According to the 2012 World Drug Report by the United Nations Office of Drugs and Crime, the Commonwealth of Northern Mariana Islands (CNMI), a United States Territory, then had the second highest marijuana consumption per capita of any nation or territory in the world, at 22.2%.

==Drug Threat Assessment==
The October 2003 National Drug Intelligence Center's Northern Mariana Islands Drug Threat Assessment stated in part that:

Marijuana is readily available and widely abused in the CNMI; however, it is difficult to quantify the extent of marijuana abuse due to the lack of drug abuse statistics and marijuana-related survey data for the CNMI.

From 2000 to 2001 law enforcement eradication efforts caused a decrease in local cannabis cultivation, and distributors had to obtain most of their marijuana from sources outside the commonwealth. As a result, prices increased dramatically. A joint (0.5 gram), also known as a stick, of marijuana sold for an average price of $2.50 from 1997 to 1999 when supplies of locally produced marijuana were plentiful. The price of a joint subsequently increased to $20 to $50. In addition, sandwich bags (nickel and dime bags) of marijuana have been replaced by 1-inch-square, resealable bags containing small quantities of marijuana that sell for $20 to $35 each. Tourists typically are charged higher prices for retail quantities of marijuana than are local residents. At the wholesale level in Saipan, marijuana sells for approximately $1,500 per pound.

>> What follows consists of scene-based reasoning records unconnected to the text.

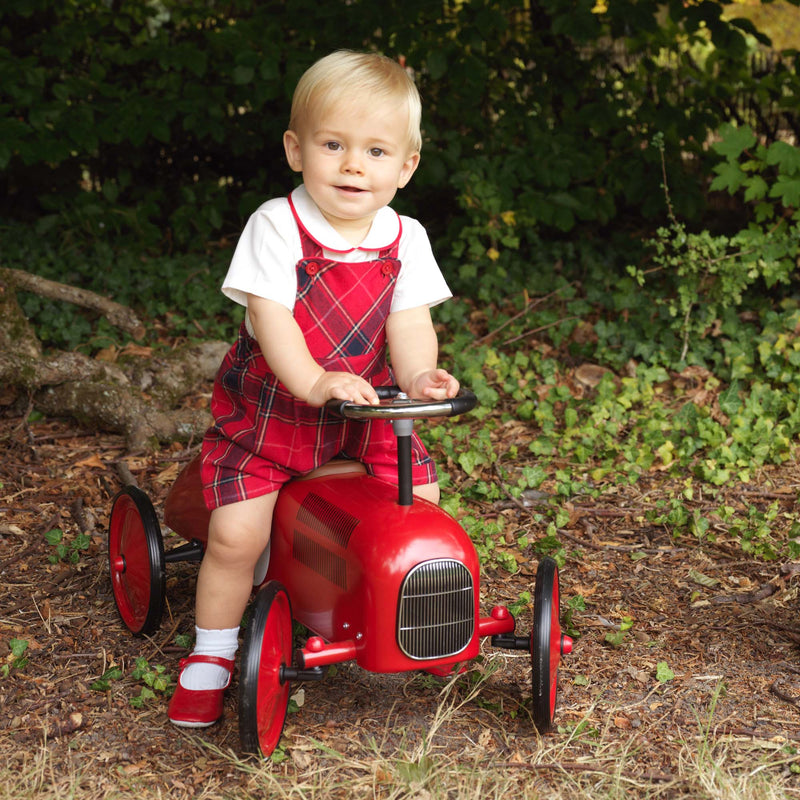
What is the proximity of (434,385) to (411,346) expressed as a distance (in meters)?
0.21

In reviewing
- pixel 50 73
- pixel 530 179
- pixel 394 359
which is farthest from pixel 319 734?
pixel 50 73

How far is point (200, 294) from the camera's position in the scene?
5.12 m

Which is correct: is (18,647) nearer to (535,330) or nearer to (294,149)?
(294,149)

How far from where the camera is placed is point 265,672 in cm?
208

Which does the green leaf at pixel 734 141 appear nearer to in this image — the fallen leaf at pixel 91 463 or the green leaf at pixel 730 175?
the green leaf at pixel 730 175

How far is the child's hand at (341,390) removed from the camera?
201 centimetres

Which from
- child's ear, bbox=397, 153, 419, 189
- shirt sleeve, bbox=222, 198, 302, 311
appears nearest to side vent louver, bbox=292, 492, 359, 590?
shirt sleeve, bbox=222, 198, 302, 311

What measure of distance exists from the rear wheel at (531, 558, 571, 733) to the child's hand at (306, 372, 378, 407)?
60cm

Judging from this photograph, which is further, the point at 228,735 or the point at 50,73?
the point at 50,73

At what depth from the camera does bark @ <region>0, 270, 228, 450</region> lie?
155 inches

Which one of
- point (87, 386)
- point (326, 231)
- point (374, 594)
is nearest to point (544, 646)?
point (374, 594)

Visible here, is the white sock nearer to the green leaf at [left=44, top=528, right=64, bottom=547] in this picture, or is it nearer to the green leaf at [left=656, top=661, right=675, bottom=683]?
the green leaf at [left=44, top=528, right=64, bottom=547]

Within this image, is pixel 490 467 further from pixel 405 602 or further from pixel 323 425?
pixel 405 602

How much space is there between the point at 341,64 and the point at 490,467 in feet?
6.38
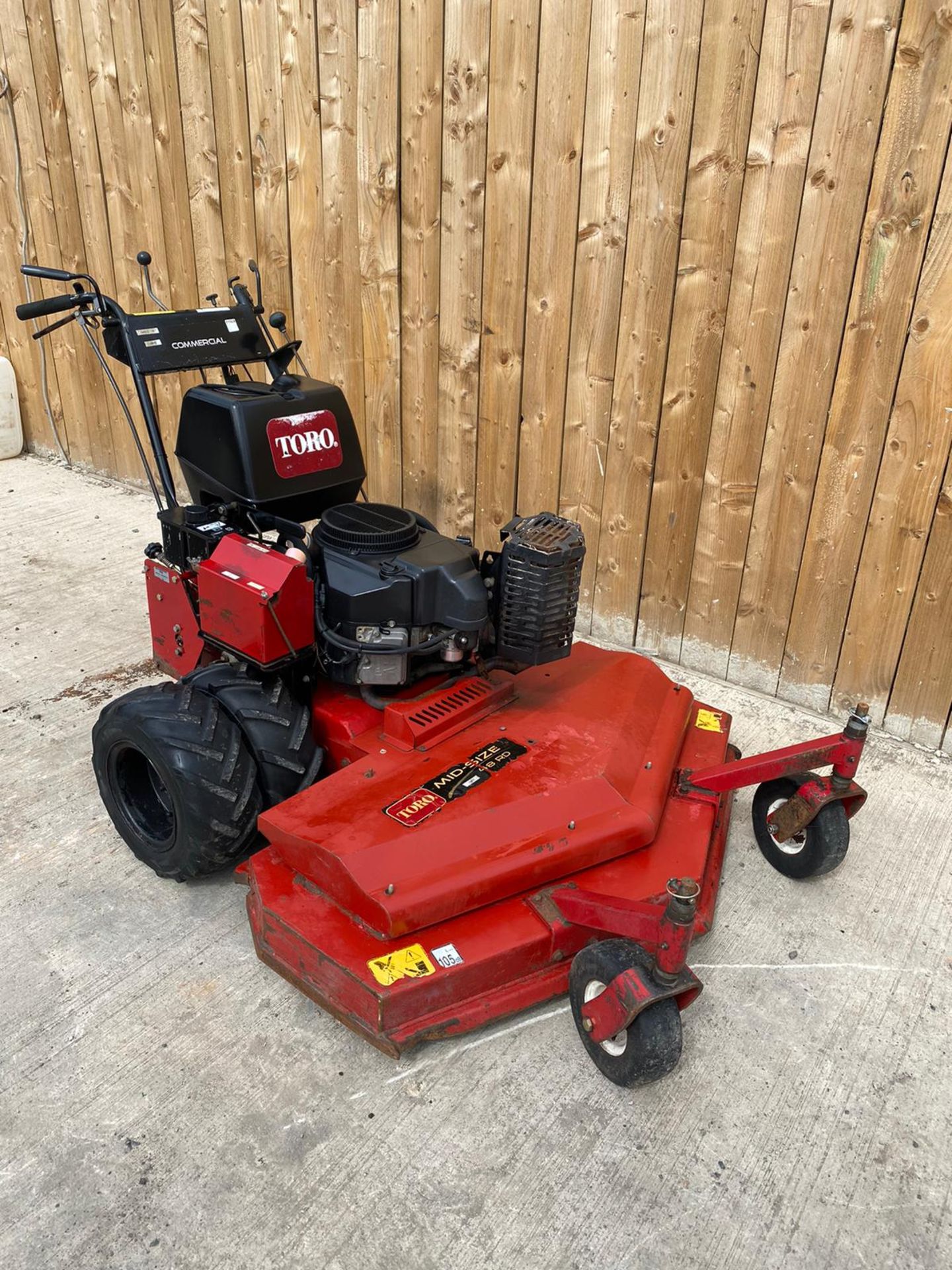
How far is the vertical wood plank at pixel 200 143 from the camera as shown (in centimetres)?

As a result of strong eradication efforts by law enforcement, cannabis cultivation in the CNMI is primarily limited to small quantities intended for personal use. CNMI authorities now focus on undercover operations, controlled purchases, and border interdiction.

According to the Department of Public Safety Criminal Investigation Bureau, marijuana is transported to the CNMI by criminal groups that cultivate cannabis in the Philippines and the neighboring island of the Republic of Palau. Filipino criminal groups typically transport marijuana in cargo containers aboard commercial maritime vessels. Criminal groups from Palau generally pay couriers to transport marijuana concealed on their bodies or packed in coolers. Local cultivators in the CNMI also transport small quantities of marijuana from island to island.

==Legalization==
===2010 legalization attempt===
In 2010, the CNMI House of Representatives approved a legalization bill to regulate and tax marijuana, but the measure ultimately failed.

===2018 legalization act===
The CNMI Cannabis Act of 2018 was introduced to the Commonwealth Legislature in 2017, and was passed by the Senate in May, 2018. On August 8, 2018, lawmakers voted to approve the legalization of cannabis by a margin of 18 to 1, making it the first jurisdiction in the United States to go from direct prohibition to legalization. The bill was signed by the Governor on September 21, 2018.